Directe materiaalkosten

Directe materiaalkosten zijn de kosten van de grondstoffen en componenten die worden gebruikt om een ​​product te maken. De materialen moeten gemakkelijk identificeerbaar zijn met het resulterende product (anders worden ze als gezamenlijke kosten beschouwd). De directe materiaalkosten zijn een van de weinige variabele kosten die met het productieproces gepaard gaan; als zodanig wordt het gebruikt om de doorvoer af te leiden uit productieprocessen. Doorvoer is verkoop minus alle totaal variabele kosten. Voorbeelden van directe materialen zijn:

  • Het hout dat werd gebruikt om een ​​huis te bouwen

  • Het staal dat in een auto zit

  • De printplaat in een radio

  • De stof die wordt gebruikt om kleding te monteren

Sommige kosten zijn voor materialen die niet als directe materialen worden beschouwd, en worden in plaats daarvan geclassificeerd als indirecte materiaalkosten. Deze materialen zijn zo immaterieel dat ze niet de moeite waard zijn om naar een specifiek product te herleiden, of kunnen niet duidelijk worden geassocieerd met een specifiek product.
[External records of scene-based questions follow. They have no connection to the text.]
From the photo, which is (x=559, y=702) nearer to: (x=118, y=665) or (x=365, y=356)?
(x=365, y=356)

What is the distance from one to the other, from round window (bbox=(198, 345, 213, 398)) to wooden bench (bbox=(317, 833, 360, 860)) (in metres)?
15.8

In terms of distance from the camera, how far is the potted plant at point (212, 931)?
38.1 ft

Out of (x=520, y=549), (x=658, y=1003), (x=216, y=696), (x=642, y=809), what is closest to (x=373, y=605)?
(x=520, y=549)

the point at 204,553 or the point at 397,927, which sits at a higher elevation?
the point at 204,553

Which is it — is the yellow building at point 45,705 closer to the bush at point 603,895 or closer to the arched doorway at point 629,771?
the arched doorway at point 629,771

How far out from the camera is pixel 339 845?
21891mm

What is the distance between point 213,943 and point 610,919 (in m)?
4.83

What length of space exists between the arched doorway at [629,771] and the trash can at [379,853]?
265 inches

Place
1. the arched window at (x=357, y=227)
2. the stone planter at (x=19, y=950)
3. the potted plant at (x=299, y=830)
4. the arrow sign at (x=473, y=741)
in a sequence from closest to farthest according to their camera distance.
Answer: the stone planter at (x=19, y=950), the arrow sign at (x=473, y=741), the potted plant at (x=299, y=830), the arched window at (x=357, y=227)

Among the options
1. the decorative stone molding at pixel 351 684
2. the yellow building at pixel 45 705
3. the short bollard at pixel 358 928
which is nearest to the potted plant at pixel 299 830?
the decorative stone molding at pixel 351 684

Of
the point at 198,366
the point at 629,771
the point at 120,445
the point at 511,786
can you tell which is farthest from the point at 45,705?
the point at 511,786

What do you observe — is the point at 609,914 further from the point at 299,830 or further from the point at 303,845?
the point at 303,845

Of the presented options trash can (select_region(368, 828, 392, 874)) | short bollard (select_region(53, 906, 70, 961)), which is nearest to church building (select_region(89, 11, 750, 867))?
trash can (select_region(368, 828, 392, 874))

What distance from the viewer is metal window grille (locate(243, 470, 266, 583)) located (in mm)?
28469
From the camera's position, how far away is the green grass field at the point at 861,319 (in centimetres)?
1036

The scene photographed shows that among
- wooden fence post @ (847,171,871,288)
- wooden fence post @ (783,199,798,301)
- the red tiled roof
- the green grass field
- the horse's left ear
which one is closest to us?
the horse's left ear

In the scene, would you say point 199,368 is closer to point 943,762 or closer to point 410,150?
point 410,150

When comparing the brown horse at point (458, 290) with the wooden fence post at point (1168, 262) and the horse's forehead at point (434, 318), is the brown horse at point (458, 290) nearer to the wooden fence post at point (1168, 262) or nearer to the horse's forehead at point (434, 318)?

Voorbeelden van indirecte materialen zijn:

  • Poetslappen en oplosmiddelen die worden gebruikt bij de bouw van een huis

  • Het vet dat wordt gebruikt op machines die producten vervaardigen

  • De draad die in kleding wordt gebruikt

Een bedrijf kan materialen rechtstreeks van leveranciers kopen, ze ter plaatse maken of ze kopen bij zijn eigen dochterondernemingen.

Om het bedrag van de directe materiaalkosten in een product te bepalen, werkt u samen met het technische personeel om een ​​stuklijst te maken, waarin de hoeveelheid van elk grondstofartikel en elk onderdeel in een product wordt gespecificeerd. Wijs vervolgens een standaardprijs toe aan elk artikel, gebaseerd op de recente prijzen die ervoor betaald zijn (inclusief vracht- en verkoopbelasting), en voeg een redelijke vergoeding toe voor schroot en bederf. Het totaal is de directe materiaalkost van het product.